Which archive file formats provide recovery protection against file corruption?

Given that a damage to a directory part of any archive could potentially render entire archive useless, your best bet would be to add separate step to your backup process to generate so-called parity files. In case if a data block in original file gets damaged, it can be reconstructed by combining data from the parity file with valid blocks from the original file.

The variable there would be how much damage you'd like to be able to repair from. If you want to protect against a single bit flip, then your parity file will be just 1 bit in size. If you want something in a tune of a disk sector size, then obviously it'll obviously cost you more.

There's a big theory behind this (see Forward Error Correction) and it is widely used in practice. For example, this is how CDs can withstand certain degree of scratching and how cell phones can maintain reasonable call quality over lossy connections.

Long story short, take a look at .par files.


Bup [1] backs up things and automatically adds in parity redundancy, making bit-rot extremely unlikely. Catastrophic disk failure is still a thing, so we can use it with git-annex.

git-annex [2] manages files stored on many repositories, some of which might be stored on your computer, thumb-drives, ssh login, some cloud services or a bup backup repository [3], letting the file data flow pretty much transparently by request or automatically into whichever repository you've set. It is also a crowd funded free and open source software project which was written in Haskell with versions running on many platforms, including linux, mac, windows and android.

[1] https://github.com/bup/bup

[2] http://git-annex.branchable.com/

[3] http://git-annex.branchable.com/special_remotes/bup/


But, does one harddisk failure destroy the whole archive or only one file in the archive?

If there is really no alternative to copying everything as one big archive you probably have to make a decision between using a compressed or uncompressed archive.

The contents of uncompressed archives like tarballs can still be detected with file recovery software even if the archive file itself can not longer be read (e.g. due to a corrupt header).
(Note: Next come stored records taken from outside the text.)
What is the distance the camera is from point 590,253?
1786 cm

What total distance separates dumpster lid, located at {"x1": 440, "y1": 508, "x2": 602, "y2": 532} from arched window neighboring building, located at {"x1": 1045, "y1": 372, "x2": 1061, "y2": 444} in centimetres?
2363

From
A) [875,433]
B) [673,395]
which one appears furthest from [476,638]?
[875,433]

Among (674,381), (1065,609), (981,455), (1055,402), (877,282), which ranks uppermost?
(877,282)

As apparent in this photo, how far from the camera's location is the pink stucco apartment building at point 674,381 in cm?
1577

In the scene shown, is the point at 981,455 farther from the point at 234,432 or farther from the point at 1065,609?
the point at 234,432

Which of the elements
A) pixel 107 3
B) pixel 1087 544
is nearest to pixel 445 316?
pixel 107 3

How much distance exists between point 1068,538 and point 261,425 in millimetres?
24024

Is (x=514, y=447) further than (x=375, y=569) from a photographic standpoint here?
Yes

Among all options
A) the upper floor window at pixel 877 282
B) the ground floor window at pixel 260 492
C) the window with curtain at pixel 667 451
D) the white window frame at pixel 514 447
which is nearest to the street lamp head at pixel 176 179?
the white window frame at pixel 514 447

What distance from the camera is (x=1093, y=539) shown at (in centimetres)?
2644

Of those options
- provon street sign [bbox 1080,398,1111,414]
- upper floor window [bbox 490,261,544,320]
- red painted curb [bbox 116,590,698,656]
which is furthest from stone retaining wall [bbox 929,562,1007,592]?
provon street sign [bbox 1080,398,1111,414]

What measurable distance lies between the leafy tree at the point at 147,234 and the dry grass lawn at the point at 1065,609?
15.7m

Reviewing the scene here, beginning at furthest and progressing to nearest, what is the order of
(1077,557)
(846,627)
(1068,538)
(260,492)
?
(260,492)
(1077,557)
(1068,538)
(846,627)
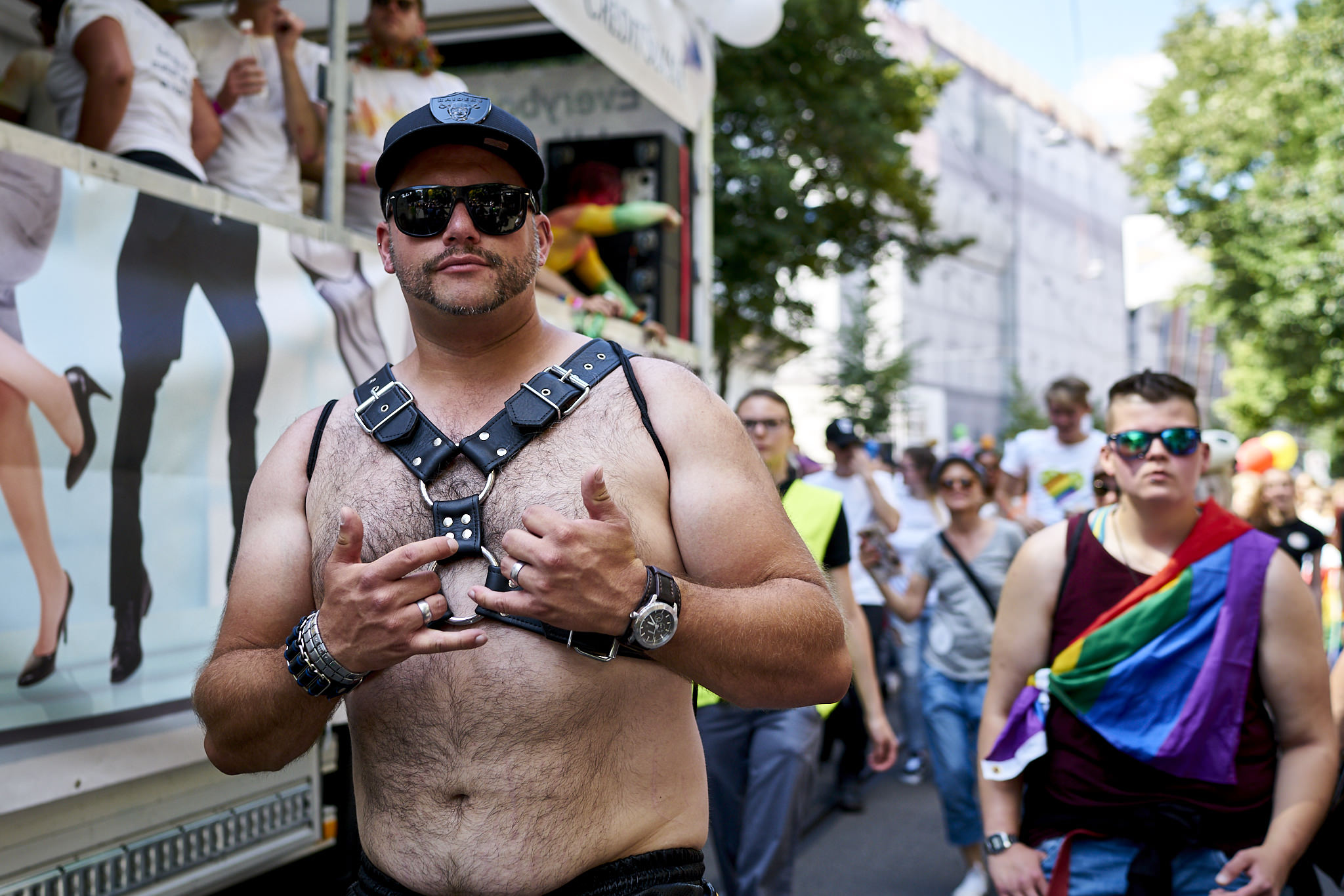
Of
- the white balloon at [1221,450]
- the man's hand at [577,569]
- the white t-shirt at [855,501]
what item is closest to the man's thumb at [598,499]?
the man's hand at [577,569]

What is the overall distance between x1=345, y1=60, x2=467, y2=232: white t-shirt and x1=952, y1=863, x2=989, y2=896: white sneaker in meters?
3.90

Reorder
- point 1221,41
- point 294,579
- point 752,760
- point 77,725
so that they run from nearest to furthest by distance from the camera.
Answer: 1. point 294,579
2. point 77,725
3. point 752,760
4. point 1221,41

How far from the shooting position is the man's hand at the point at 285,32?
15.5ft

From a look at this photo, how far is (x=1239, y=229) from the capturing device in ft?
71.5

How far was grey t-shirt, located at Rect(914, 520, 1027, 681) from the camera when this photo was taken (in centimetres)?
563

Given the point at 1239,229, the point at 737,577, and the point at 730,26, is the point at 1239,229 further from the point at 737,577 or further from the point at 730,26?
the point at 737,577

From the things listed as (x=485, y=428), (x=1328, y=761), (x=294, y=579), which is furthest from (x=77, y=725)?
(x=1328, y=761)

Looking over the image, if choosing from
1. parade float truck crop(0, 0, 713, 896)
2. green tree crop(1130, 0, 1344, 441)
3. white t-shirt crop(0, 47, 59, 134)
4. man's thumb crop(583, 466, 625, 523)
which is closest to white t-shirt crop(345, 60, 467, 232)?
parade float truck crop(0, 0, 713, 896)

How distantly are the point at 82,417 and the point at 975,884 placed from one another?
426 cm

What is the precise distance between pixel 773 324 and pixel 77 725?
14.0m

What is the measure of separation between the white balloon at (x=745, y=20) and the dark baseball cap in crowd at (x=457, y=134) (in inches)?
195

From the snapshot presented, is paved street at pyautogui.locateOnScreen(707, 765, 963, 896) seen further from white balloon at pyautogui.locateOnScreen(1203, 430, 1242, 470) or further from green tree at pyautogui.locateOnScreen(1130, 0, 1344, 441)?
green tree at pyautogui.locateOnScreen(1130, 0, 1344, 441)

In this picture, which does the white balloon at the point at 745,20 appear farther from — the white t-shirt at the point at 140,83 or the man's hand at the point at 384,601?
the man's hand at the point at 384,601

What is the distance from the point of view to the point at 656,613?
178cm
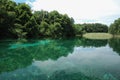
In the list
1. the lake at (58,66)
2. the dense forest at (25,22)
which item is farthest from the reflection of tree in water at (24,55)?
the dense forest at (25,22)

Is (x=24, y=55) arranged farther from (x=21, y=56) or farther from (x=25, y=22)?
(x=25, y=22)

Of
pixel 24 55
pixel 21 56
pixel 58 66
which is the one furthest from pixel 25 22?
pixel 58 66

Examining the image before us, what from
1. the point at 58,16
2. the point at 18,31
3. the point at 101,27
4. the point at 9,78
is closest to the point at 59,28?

Using compressed archives can be dangerous because some could refuse to extract files if a checksum error occurs which can be caused even if only one bit of the archive file changes.

Of course one can minimize the risk by not storing hundreds of files into one compressed archive but hundreds of compressed files into one uncompressed archive.

gzip *
tar cf archive.tar *.gz

Though I have never seen lots of gzipped files in a tarball in wildlife before. Only the opposite is popular (i.e. tar.gz files).

Is there any difference between zip and iso files?

ZIP is a (mostly but not necessarily) compressed archive and ISO is a format that indicates raw data copied on a low-level basis from an optical disk into a file. The latter can contain literally everything.